What Our Members Are Building/Restoring — Nevada Aeronca 7AC Champ

What Our Members Are Building/Restoring — Nevada Aeronca 7AC Champ

By Brandon Abel, EAA 700546

This piece originally ran in the October 2022 issue of EAA Sport Aviation magazine.

 

I was born into an aviation family. My great-uncle Orin Welch designed, built, flew, and barnstormed his way through the country from the late 1920s to the early 1940s. The other side of my family introduced me to Oshkosh as a 1-year-old, and I haven’t looked back. As a young lieutenant flying F-15Cs in the spring of 2005, I was convinced by my uncle, John Ross, EAA 69154, and my brother, Elliot Abel, EAA 795399, to finance a project allowing my uncle to try his hand at aircraft restoration as a possible future vocation. I had never flown an Aeronca Champ before, but since I was in the market for a cheap aircraft, I said what the heck.

 

I purchased the Champ as a basket case from a gentleman in South Dakota, and John began the restoration process via his flatbed trailer, gathering essentially a complete aircraft. Thus began a four-and-a-half-year restoration taking place in both his home garage and his workshop at Sky King Airport (3I3) in Terre Haute, Indiana, which is where I grew up and where the aircraft is currently based. John still worked full-time elsewhere, so restoration work was primarily done during nights and weekends in the Midwest weather of Indiana. While I was writing the checks from Florida, Nevada, and finally California during the restoration, John’s talent and perseverance pushed the project over the finish line in the fall of 2009. Not to say he didn’t have help along the way. EAA workshops — specifically, a fabric-covering workshop in Indianapolis — were invaluable for this project and others since. John also made numerous phone calls to Bill Pancake, EAA 118244, who was extremely generous with his time and offered insight throughout the project. In the end, Elliot conducted the Champ’s first flight after it had spent the last 20 years in pieces.

 

The aircraft is a 1946 Aeronca 7AC (N2307E), which we painted in its original yellow and orange livery.
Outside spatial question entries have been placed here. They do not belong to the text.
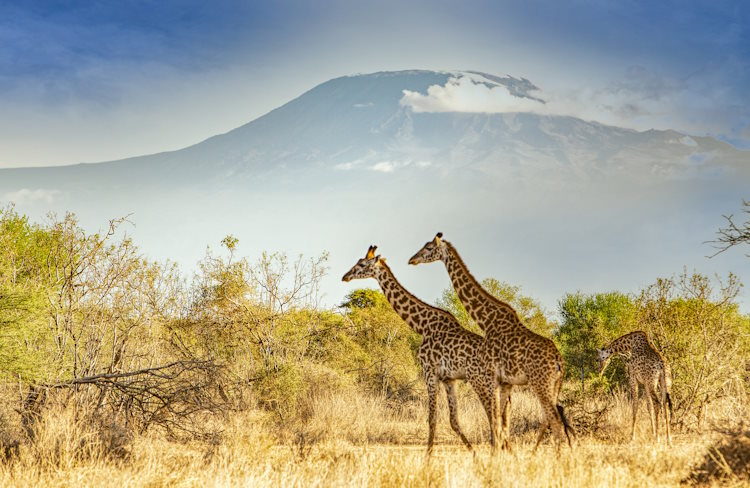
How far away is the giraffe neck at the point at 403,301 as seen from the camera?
12828 millimetres

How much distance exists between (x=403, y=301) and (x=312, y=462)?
371cm

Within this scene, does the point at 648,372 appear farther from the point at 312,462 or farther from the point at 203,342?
the point at 203,342

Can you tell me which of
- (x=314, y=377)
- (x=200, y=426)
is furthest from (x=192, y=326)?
(x=200, y=426)

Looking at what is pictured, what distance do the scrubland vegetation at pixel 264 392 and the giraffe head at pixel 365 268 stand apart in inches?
111

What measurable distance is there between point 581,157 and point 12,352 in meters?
173

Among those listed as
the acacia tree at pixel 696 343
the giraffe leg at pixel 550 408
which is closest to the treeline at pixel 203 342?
the acacia tree at pixel 696 343

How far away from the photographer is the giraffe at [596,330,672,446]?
1382 cm

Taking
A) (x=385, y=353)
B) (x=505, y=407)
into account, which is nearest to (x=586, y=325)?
(x=385, y=353)

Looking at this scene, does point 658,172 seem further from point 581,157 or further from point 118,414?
point 118,414

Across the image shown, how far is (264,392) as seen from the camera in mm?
17609

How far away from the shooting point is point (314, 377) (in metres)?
18.4

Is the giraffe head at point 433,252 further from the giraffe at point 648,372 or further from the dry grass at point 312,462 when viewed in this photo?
the giraffe at point 648,372

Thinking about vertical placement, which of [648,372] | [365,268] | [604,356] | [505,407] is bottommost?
[505,407]

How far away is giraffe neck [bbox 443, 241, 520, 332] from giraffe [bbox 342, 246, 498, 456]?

The project included a Continental 85-hp STC, battery, and starter when I purchased it. Although I initially planned on originality trumping comfort, the starter is a welcomed convenience when I fly solo and cross-country. Avionics are basic: compass, tachometer, airspeed indicator, altimeter, oil pressure and temperature, and ammeter. Sticking with originality, I refused to equip the aircraft with a radio or transponder and use a handheld when required. The aircraft has its original 13-gallon fuel tank, which gives me an approximate two-hour endurance with just enough for a VFR reserve, but I usually keep it to one-and-a-half hours or one hour and 45 minutes. The float gauge bouncing off zero raises the blood pressure!

 

I received my tailwheel endorsement in this aircraft in 2010, relearning to use my feet after nine years of flying military fighters, which land in a crab. However, as Champ pilots know, they are enormously forgiving tailwheels and a pure joy to fly. Almost half of my 300 hours in the Champ have been in the flatlands of the Midwest, including trips to Oshkosh in 2010, 2012, and 2021, frequenting EAA Chapter 83 and VAA Chapter 41 events in the local Terre Haute area, and flying formation with whatever aircraft can fly at 85 mph. I have also flown the Champ between Indiana and the West Coast four times, having been stationed in Southern California and Las Vegas twice each. During that time, the aircraft has called the Mountain Valley Airport (L94) in Tehachapi, California, and the Rosamond Skypark Airport (L00) in Rosamond, California, home. Out west, the 85-hp Champ will take off from a density altitude of 9,000 feet and climb to 10,500 feet with only a little hesitation.

 

We are currently going through another set of modifications to reduce the burden of flying through the national airspace system. The paneled radio, transponder with ADS-B, shoulder harnesses, and mixture control will make it safer and easier to fly around the southwest United States and within Class B, C, and D airspace. It has truly been a great first restoration project and given my uncle experience to tackle my other projects waiting in the hangar — including a 1940 Welch OW-5M currently finishing restoration and a 1936 Aeronca C-3 waiting its turn.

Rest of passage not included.